--- MATERIAL SUPPLIED ---
============================================================
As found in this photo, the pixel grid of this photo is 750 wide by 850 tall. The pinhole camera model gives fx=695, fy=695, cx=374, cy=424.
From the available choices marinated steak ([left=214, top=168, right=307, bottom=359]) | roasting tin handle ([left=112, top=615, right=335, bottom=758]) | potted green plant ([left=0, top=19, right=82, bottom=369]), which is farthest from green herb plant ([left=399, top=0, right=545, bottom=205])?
============================================================
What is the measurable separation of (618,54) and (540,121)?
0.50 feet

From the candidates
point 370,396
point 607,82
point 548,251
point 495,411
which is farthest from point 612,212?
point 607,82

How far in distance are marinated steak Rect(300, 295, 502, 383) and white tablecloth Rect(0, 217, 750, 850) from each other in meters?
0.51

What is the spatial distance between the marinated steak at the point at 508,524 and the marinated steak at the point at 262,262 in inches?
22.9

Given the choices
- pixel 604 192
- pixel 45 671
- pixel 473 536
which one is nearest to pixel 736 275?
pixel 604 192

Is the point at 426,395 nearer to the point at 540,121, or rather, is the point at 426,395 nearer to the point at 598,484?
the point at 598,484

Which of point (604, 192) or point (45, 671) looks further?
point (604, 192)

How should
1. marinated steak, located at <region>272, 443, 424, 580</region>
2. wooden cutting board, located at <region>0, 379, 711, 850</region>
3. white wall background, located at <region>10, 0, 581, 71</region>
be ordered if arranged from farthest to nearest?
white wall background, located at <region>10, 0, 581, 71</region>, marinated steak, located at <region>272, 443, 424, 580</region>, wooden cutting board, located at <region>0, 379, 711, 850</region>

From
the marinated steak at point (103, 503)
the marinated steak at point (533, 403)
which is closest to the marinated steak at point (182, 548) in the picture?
============================================================
--- GOAL ---
Can you retype the data character for character, from the line containing "How far in distance" up to and including the line containing "581, 71</region>, marinated"?

--- CORRECT RESULT ---
How far in distance are marinated steak Rect(300, 295, 502, 383) and white tablecloth Rect(0, 217, 750, 850) from each other in meters?
0.51

What is the spatial distance between the marinated steak at the point at 508,524 and the marinated steak at the point at 262,262 in inches?
22.9

Given the choices
- pixel 604 192
- pixel 45 671
- pixel 473 536
which one is nearest to pixel 736 275?
pixel 604 192

Is the point at 426,395 nearer to the point at 540,121, or rather, is the point at 426,395 nearer to the point at 598,484?
the point at 598,484

Which of point (604, 192) or point (45, 671) looks further?
point (604, 192)

How should
1. marinated steak, located at <region>272, 443, 424, 580</region>
2. wooden cutting board, located at <region>0, 379, 711, 850</region>
3. white wall background, located at <region>10, 0, 581, 71</region>
be ordered if arranged from farthest to nearest?
white wall background, located at <region>10, 0, 581, 71</region>, marinated steak, located at <region>272, 443, 424, 580</region>, wooden cutting board, located at <region>0, 379, 711, 850</region>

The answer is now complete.